Hillside Residence Retrofit
A 1960s split-level on a steep Oakland hillside needed to meet current seismic code before a major remodel could proceed. The existing stepped foundation and unbraced cripple walls left the house vulnerable to lateral movement in a major event.

An unbraced house on a moving slope
The home sat on a stepped perimeter foundation with tall, unbraced cripple walls and no positive connection between the framing and the foundation. On a hillside in a high-seismic zone, that combination is the classic soft-story failure path — the house could slide off its foundation in a design-level earthquake.
Continuous load path, foundation to roof
We ran a full lateral analysis against current code, then designed plywood shear walls and steel hold-downs to brace the cripple walls and tie the framing to the foundation.

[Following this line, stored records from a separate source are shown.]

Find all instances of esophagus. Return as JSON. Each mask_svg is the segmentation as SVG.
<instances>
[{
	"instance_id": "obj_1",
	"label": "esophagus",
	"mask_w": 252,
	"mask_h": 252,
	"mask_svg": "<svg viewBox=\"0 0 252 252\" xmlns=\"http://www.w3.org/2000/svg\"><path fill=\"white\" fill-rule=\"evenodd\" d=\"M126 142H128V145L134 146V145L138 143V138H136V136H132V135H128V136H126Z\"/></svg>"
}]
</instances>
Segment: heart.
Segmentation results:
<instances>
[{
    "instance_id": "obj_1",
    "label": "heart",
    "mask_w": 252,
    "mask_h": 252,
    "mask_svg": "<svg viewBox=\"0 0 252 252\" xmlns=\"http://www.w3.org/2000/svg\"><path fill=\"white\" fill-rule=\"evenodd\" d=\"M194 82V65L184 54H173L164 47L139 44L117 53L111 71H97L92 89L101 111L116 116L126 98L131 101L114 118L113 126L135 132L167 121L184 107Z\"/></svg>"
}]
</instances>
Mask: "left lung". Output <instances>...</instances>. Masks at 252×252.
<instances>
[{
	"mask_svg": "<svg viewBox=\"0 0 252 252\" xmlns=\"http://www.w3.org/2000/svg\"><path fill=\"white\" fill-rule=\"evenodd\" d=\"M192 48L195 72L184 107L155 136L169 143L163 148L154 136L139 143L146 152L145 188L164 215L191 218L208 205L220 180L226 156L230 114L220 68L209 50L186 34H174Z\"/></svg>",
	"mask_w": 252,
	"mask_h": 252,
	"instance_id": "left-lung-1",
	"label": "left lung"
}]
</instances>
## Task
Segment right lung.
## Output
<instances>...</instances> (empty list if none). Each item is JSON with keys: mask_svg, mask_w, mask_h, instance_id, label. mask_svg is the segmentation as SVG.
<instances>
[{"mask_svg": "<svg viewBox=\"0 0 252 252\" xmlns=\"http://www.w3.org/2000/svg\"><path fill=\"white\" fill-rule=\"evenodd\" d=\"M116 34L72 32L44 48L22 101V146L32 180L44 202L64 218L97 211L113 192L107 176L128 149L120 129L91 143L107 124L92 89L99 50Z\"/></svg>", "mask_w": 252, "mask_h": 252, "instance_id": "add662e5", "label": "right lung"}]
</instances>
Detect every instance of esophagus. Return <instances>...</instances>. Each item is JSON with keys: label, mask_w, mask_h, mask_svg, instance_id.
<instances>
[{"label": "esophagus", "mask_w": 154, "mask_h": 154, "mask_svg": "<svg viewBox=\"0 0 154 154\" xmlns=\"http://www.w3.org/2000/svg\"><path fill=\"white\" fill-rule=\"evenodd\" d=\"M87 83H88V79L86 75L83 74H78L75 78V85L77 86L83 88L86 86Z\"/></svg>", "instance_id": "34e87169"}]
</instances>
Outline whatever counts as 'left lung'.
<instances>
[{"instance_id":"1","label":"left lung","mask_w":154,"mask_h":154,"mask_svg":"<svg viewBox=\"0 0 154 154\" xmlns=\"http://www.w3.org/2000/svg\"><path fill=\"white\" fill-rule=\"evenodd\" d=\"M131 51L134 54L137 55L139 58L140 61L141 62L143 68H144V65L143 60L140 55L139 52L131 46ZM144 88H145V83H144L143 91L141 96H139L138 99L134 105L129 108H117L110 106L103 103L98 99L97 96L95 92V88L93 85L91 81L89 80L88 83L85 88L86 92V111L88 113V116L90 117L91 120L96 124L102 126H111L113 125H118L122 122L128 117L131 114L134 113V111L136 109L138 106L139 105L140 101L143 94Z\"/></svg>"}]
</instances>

New foundation bolting and a continuous collector detail give the structure a single, traceable load path from roof diaphragm down to the stepped footings.
Every connection was detailed for the contractor so the retrofit could be built without guesswork or field changes.

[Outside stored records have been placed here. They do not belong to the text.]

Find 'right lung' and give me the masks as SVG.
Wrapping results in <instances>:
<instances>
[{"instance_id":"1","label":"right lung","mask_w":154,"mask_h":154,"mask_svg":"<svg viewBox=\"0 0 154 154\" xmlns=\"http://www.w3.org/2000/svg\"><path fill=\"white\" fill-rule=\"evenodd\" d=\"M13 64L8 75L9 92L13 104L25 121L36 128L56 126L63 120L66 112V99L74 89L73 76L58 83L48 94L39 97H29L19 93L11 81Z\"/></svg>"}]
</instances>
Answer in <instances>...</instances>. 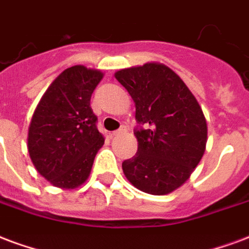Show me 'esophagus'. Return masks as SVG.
<instances>
[{"label":"esophagus","instance_id":"esophagus-1","mask_svg":"<svg viewBox=\"0 0 249 249\" xmlns=\"http://www.w3.org/2000/svg\"><path fill=\"white\" fill-rule=\"evenodd\" d=\"M125 130H126V129H125V126H121L119 130H115V132H112V133H110V136H112V137H115V136H119V134L124 133Z\"/></svg>","mask_w":249,"mask_h":249}]
</instances>
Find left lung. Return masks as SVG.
<instances>
[{
    "label": "left lung",
    "mask_w": 249,
    "mask_h": 249,
    "mask_svg": "<svg viewBox=\"0 0 249 249\" xmlns=\"http://www.w3.org/2000/svg\"><path fill=\"white\" fill-rule=\"evenodd\" d=\"M136 106V156L123 162L139 190L165 195L177 190L198 166L207 142V121L185 82L171 68L150 62L115 73Z\"/></svg>",
    "instance_id": "1"
}]
</instances>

Code-compliant, permit-approved, build-ready
The retrofit set passed plan-check on the first submittal and gave the homeowners a structure rated for the site's seismic demand — clearing the way for the remodel above it.
- Plan-check cycles
- 1
- Cripple walls braced
- 100%
- Seismic standard
- Current code
Approved on first submittal.
Full perimeter shear bracing.
Lateral demand met for the site.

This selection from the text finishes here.